'''

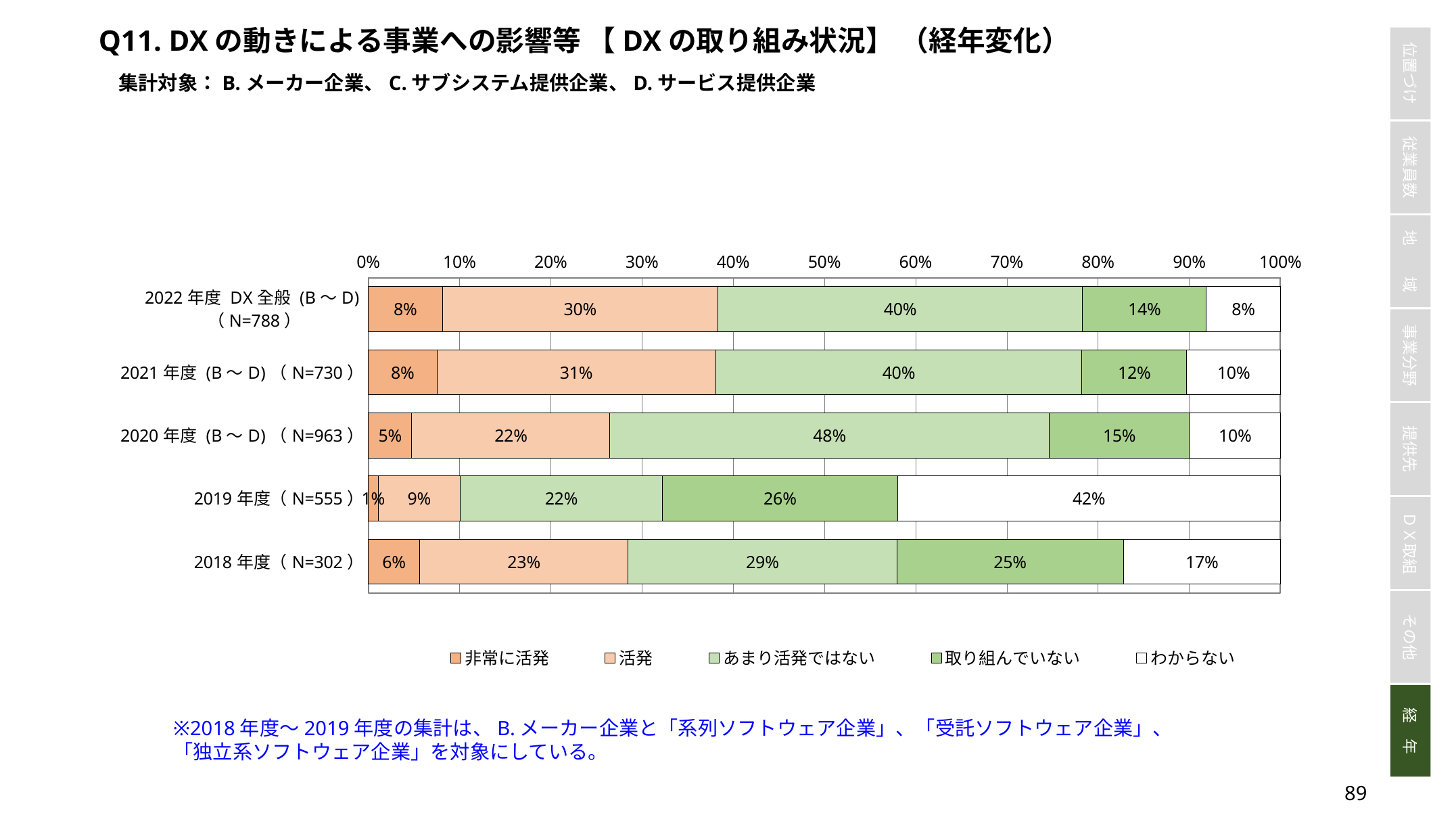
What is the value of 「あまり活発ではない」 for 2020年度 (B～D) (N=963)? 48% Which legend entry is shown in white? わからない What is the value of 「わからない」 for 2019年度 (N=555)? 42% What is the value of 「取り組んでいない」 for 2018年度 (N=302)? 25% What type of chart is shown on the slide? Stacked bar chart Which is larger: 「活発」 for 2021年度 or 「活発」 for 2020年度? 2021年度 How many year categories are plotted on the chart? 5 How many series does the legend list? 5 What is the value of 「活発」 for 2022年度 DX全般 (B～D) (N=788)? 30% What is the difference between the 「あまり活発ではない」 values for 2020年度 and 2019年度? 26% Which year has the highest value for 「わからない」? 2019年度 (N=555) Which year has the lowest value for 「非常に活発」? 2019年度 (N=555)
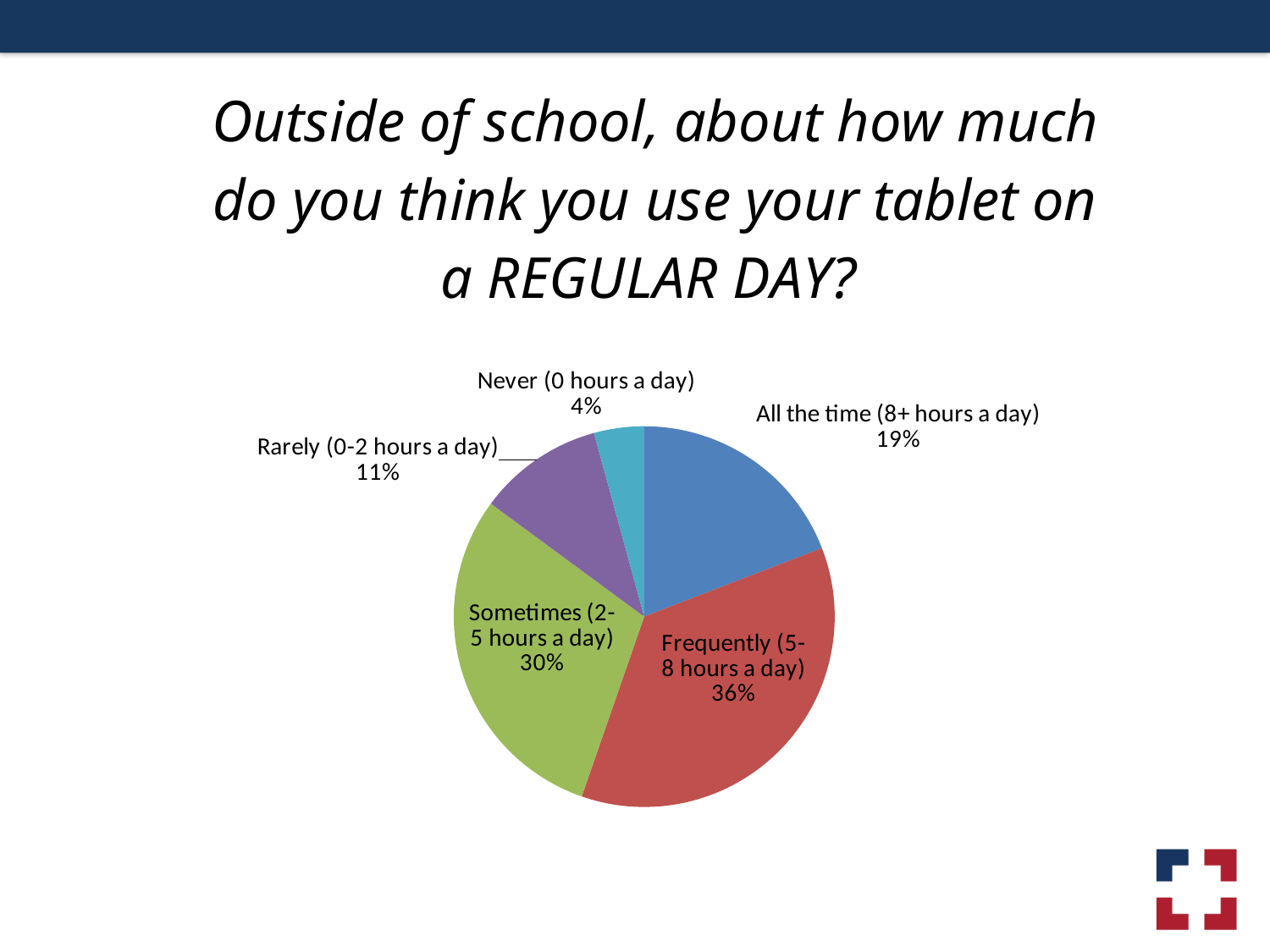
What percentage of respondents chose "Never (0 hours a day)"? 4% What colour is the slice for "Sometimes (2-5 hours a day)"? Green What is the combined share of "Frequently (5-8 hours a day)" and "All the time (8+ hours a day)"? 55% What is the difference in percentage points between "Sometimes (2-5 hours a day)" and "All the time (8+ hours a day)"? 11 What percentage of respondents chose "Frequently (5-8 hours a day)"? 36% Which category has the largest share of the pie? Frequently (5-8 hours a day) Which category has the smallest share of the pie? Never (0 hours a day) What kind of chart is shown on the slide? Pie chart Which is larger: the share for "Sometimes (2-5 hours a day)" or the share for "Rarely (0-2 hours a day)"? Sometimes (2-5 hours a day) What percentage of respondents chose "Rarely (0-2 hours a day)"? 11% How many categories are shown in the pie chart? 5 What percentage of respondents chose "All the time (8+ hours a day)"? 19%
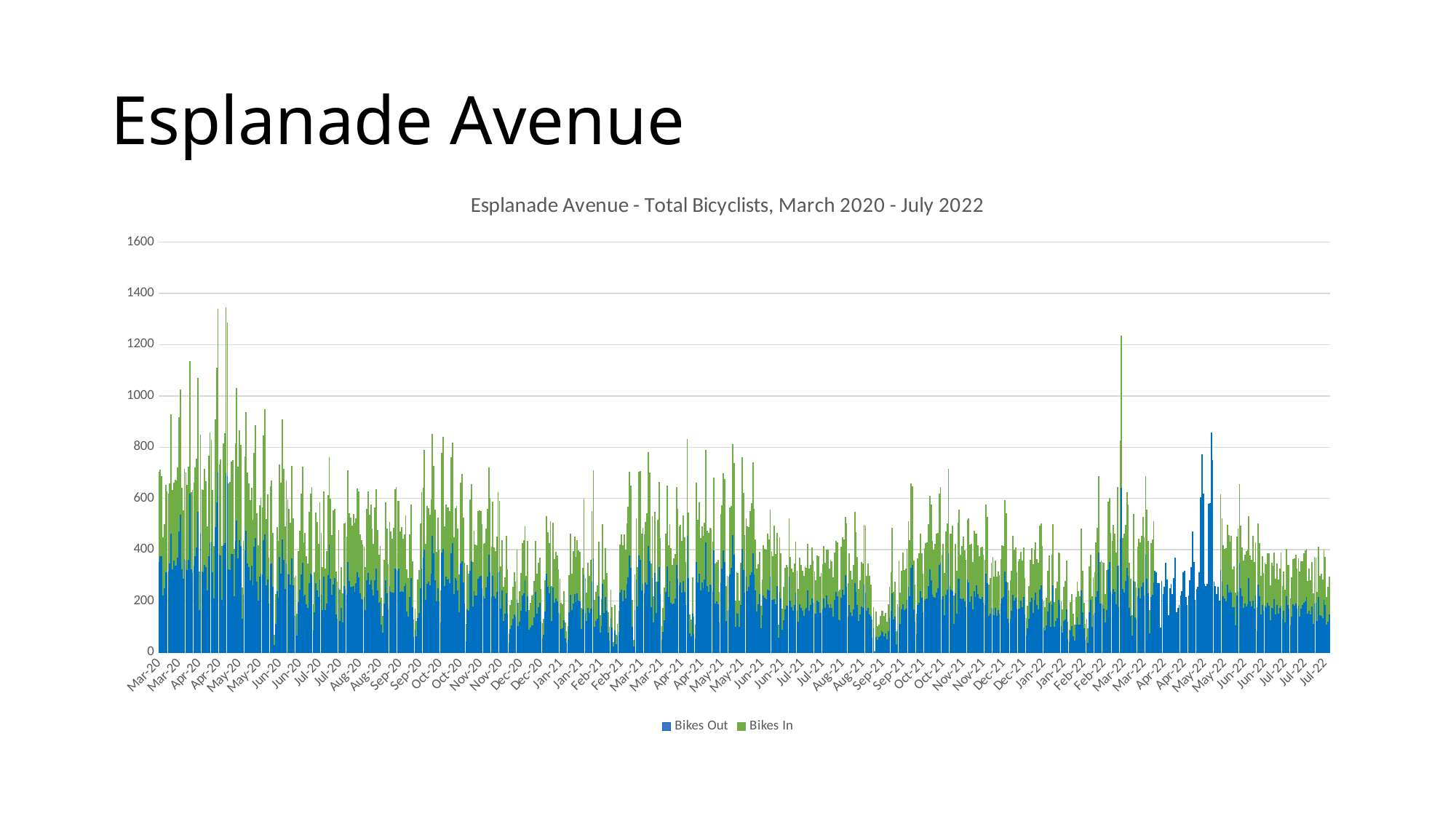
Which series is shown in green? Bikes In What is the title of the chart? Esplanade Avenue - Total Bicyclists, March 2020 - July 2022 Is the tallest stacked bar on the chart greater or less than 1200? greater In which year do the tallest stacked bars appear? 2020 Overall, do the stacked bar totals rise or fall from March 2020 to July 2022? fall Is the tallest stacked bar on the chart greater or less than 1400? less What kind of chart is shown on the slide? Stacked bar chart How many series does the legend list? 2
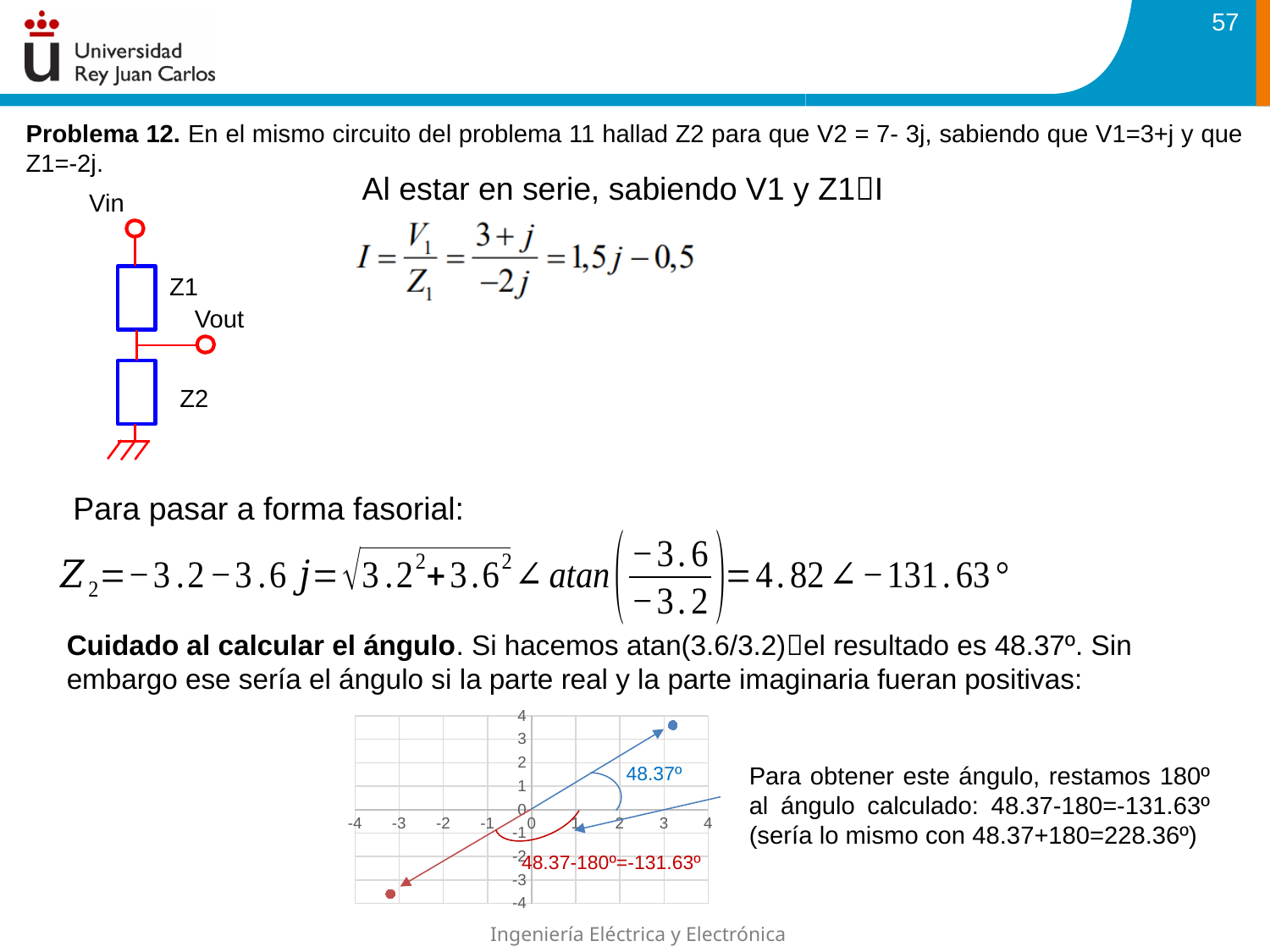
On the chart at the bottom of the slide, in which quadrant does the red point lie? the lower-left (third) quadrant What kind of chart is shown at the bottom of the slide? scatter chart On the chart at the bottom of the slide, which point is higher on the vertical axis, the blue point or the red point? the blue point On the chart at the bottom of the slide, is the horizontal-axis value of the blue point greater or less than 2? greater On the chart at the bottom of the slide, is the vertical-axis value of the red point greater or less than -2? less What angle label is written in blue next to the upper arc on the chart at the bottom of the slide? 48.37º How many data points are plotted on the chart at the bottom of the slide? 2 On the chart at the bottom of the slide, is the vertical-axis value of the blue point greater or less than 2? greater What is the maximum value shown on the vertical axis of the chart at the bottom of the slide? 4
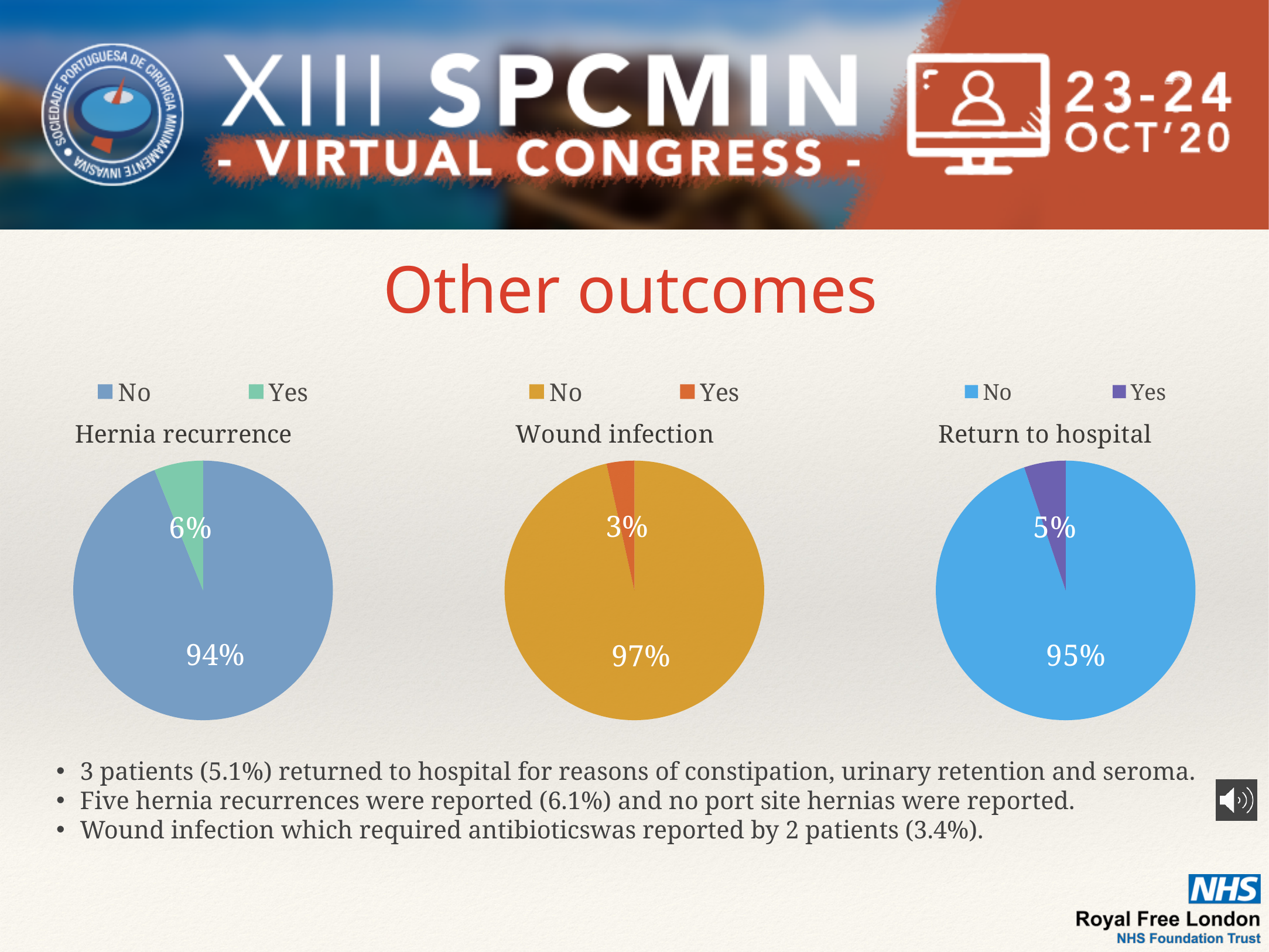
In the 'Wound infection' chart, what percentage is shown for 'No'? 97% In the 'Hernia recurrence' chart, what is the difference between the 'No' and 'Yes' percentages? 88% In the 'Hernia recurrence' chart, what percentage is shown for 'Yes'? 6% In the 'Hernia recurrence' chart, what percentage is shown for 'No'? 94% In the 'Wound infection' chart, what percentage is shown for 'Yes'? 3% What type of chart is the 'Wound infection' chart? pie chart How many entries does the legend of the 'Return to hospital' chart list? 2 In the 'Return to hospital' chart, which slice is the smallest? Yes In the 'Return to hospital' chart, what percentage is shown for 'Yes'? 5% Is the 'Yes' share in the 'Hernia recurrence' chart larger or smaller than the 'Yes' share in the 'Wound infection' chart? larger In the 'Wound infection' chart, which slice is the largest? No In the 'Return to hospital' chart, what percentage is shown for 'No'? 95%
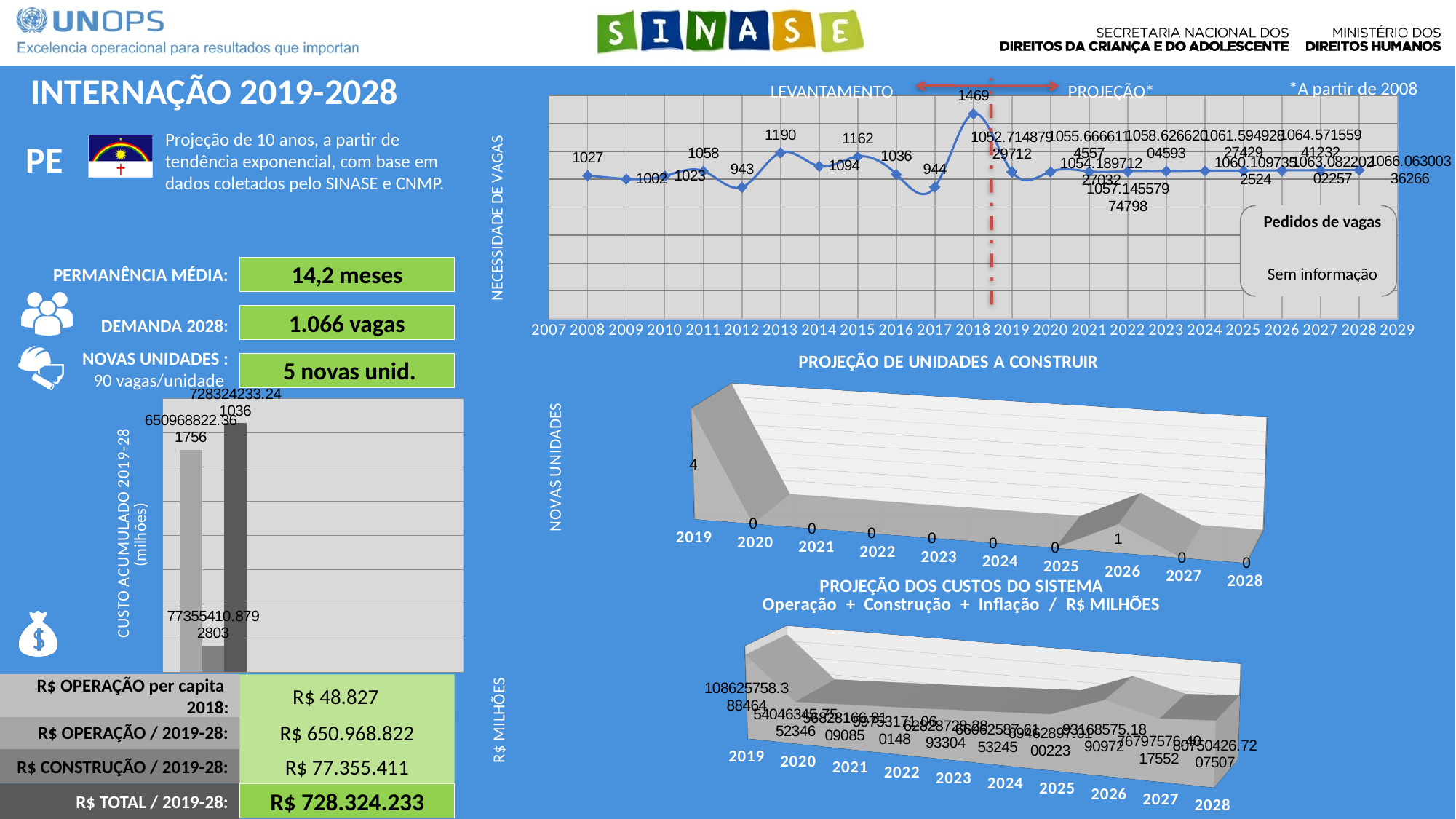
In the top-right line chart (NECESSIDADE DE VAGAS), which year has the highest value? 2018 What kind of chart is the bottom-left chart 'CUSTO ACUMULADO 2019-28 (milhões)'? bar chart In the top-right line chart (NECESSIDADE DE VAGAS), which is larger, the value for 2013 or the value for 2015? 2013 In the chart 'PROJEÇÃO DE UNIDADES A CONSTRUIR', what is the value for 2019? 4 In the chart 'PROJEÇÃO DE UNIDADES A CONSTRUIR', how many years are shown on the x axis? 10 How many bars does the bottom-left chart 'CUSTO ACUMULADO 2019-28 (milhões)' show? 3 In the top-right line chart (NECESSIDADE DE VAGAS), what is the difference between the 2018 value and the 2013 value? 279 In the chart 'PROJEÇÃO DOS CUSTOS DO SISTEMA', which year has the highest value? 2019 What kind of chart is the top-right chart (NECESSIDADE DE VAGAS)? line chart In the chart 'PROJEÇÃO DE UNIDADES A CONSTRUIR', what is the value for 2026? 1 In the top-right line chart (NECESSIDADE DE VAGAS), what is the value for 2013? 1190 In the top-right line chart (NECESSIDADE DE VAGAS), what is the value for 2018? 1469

'''

- **Your instructions**: Please report every line in the items that contains the word "series", copying each such line in full.

- **Written solution**:
What is the value of 「あまり活発ではない」 for 2020年度 (B～D) (N=963)? 48% Which legend entry is shown in white? わからない What is the value of 「わからない」 for 2019年度 (N=555)? 42% What is the value of 「取り組んでいない」 for 2018年度 (N=302)? 25% What type of chart is shown on the slide? Stacked bar chart Which is larger: 「活発」 for 2021年度 or 「活発」 for 2020年度? 2021年度 How many year categories are plotted on the chart? 5 How many series does the legend list? 5 What is the value of 「活発」 for 2022年度 DX全般 (B～D) (N=788)? 30% What is the difference between the 「あまり活発ではない」 values for 2020年度 and 2019年度? 26% Which year has the highest value for 「わからない」? 2019年度 (N=555) Which year has the lowest value for 「非常に活発」? 2019年度 (N=555)
Which series is shown in green? Bikes In What is the title of the chart? Esplanade Avenue - Total Bicyclists, March 2020 - July 2022 Is the tallest stacked bar on the chart greater or less than 1200? greater In which year do the tallest stacked bars appear? 2020 Overall, do the stacked bar totals rise or fall from March 2020 to July 2022? fall Is the tallest stacked bar on the chart greater or less than 1400? less What kind of chart is shown on the slide? Stacked bar chart How many series does the legend list? 2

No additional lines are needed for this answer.